WHAT IS NEEDED
Quote word for word the portion of the records that opens with their first line and closes with the line containing "the budweiser logo at the point at 945,497, the", including both of those lines.

(Excerpts from a spatial dataset)
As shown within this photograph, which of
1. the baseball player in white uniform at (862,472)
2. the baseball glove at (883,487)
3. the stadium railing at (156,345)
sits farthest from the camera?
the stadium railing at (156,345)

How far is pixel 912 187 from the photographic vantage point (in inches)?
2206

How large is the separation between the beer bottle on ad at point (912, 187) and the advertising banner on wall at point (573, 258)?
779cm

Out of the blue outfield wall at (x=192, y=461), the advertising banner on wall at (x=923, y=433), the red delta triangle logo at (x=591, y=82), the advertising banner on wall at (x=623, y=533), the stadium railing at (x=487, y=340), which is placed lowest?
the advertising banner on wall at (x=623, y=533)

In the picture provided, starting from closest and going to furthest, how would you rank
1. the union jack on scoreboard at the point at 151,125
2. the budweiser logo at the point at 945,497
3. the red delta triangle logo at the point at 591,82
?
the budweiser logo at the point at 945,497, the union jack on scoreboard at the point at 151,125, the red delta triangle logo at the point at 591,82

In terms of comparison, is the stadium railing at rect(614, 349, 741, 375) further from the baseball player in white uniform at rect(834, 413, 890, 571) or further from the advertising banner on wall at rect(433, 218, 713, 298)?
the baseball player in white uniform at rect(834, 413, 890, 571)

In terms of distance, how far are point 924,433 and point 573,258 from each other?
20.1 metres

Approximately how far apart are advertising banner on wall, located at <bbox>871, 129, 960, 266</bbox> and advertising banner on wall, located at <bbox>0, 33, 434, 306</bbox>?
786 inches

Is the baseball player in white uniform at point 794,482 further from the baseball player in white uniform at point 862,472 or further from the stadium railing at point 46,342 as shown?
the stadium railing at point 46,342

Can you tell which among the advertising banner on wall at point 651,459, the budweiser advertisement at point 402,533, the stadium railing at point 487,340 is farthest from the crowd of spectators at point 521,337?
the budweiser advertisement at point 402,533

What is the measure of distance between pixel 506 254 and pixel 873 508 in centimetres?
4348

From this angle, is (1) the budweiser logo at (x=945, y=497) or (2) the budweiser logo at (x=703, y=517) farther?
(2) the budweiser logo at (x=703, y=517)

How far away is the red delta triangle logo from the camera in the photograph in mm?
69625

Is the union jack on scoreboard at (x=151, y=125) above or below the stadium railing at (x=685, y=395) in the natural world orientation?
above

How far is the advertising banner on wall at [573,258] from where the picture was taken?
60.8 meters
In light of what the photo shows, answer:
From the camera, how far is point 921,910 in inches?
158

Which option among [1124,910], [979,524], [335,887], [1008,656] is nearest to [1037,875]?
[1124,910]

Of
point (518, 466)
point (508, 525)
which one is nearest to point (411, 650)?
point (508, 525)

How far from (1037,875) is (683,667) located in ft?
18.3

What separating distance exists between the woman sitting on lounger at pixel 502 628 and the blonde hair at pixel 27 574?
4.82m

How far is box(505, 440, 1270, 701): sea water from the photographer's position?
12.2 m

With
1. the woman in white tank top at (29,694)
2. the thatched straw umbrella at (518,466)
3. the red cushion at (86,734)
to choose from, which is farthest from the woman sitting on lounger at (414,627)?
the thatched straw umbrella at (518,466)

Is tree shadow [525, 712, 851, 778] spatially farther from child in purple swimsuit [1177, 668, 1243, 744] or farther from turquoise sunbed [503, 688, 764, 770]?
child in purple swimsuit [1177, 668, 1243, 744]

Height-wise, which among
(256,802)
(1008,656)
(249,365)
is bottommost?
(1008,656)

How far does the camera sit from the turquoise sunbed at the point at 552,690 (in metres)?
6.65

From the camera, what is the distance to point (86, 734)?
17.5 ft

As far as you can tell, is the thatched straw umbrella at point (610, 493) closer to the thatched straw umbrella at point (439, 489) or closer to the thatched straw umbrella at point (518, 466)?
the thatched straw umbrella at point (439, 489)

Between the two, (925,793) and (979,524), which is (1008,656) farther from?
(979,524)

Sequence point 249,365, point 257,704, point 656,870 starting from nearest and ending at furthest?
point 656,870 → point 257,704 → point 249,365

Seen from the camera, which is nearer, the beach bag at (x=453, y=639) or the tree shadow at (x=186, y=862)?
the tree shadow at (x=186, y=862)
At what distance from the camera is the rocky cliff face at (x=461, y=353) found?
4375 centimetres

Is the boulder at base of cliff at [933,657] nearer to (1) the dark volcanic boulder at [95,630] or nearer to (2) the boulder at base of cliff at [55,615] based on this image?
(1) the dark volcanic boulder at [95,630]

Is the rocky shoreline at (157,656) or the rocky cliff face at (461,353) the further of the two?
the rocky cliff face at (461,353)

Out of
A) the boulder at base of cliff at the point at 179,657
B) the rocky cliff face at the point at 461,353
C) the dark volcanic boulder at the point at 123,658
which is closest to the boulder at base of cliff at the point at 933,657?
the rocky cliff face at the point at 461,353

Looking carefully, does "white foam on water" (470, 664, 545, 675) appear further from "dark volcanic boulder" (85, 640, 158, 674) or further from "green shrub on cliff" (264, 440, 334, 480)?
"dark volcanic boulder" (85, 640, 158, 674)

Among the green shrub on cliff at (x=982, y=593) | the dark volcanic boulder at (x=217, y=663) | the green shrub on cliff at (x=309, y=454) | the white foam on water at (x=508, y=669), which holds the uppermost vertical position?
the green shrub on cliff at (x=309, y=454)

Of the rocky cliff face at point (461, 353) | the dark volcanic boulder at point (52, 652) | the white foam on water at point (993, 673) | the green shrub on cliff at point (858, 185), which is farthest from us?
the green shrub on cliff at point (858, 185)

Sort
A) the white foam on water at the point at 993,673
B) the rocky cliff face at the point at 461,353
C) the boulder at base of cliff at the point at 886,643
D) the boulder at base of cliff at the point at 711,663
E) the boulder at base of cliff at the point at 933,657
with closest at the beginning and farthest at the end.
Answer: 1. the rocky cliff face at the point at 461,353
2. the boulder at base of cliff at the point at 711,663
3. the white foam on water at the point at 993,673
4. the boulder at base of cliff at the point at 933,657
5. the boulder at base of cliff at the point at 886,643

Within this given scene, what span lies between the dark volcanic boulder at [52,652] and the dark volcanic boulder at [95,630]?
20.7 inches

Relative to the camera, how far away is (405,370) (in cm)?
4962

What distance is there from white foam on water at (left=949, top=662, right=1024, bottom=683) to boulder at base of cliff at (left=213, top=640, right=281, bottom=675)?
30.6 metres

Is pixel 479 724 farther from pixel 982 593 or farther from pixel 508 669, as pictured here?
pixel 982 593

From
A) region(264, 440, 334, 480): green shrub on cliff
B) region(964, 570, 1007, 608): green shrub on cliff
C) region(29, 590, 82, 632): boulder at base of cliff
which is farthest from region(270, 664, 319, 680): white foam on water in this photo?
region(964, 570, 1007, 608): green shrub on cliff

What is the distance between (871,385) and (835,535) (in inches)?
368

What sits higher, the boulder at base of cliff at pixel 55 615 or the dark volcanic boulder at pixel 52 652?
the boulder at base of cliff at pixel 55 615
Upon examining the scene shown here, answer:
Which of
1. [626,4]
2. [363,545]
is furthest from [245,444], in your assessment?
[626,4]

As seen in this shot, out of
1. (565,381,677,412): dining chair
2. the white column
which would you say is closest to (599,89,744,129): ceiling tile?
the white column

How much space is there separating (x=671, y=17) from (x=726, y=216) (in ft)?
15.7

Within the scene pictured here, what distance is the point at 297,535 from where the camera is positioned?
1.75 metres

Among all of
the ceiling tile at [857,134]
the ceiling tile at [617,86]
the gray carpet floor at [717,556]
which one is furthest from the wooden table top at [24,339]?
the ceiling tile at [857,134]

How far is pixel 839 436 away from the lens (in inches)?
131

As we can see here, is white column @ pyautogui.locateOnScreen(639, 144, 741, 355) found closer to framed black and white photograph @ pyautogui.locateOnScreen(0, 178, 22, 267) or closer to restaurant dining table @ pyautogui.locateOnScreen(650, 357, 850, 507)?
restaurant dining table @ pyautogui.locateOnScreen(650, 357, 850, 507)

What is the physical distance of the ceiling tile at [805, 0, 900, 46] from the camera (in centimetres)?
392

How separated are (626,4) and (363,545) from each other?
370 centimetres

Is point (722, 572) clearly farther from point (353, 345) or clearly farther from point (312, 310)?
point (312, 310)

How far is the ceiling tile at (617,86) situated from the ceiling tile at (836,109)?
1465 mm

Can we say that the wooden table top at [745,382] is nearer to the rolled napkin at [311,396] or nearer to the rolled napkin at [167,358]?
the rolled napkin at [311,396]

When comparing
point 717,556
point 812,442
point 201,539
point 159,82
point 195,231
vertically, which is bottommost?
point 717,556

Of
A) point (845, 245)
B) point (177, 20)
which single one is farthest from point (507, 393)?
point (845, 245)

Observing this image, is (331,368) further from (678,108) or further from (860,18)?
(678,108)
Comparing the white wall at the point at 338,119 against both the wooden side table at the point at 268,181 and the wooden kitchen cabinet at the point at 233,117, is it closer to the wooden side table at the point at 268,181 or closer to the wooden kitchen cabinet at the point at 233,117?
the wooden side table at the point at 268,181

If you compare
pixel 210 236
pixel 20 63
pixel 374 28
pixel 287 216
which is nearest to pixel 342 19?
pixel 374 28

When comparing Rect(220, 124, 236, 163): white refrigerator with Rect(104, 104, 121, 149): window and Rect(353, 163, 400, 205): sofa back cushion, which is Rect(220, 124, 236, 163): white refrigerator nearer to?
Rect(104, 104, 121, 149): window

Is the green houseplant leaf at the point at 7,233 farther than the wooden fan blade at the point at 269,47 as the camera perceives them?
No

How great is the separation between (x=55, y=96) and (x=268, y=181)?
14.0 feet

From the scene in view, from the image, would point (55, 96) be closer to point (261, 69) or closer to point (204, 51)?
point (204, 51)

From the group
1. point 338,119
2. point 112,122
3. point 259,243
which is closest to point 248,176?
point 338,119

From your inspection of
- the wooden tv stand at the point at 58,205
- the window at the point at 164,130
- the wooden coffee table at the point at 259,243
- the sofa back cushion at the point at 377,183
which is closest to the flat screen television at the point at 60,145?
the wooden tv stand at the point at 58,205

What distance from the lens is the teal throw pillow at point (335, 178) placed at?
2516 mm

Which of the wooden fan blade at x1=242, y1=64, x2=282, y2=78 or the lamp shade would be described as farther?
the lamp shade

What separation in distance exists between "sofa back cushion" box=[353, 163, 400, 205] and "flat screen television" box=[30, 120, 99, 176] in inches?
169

RESULT
As shown within this photograph, which of
1. the baseball player in white uniform at (862,472)
2. the baseball glove at (883,487)
3. the stadium railing at (156,345)
sits farthest from the camera?
the stadium railing at (156,345)

How far is pixel 912 187 from the photographic vantage point (in inches)?
2206

How large is the separation between the beer bottle on ad at point (912, 187) and the advertising banner on wall at point (573, 258)?
779cm

Out of the blue outfield wall at (x=192, y=461), the advertising banner on wall at (x=923, y=433), the red delta triangle logo at (x=591, y=82), the advertising banner on wall at (x=623, y=533), the stadium railing at (x=487, y=340), which is placed lowest?
the advertising banner on wall at (x=623, y=533)

In the picture provided, starting from closest and going to furthest, how would you rank
1. the union jack on scoreboard at the point at 151,125
2. the budweiser logo at the point at 945,497
3. the red delta triangle logo at the point at 591,82
?
the budweiser logo at the point at 945,497, the union jack on scoreboard at the point at 151,125, the red delta triangle logo at the point at 591,82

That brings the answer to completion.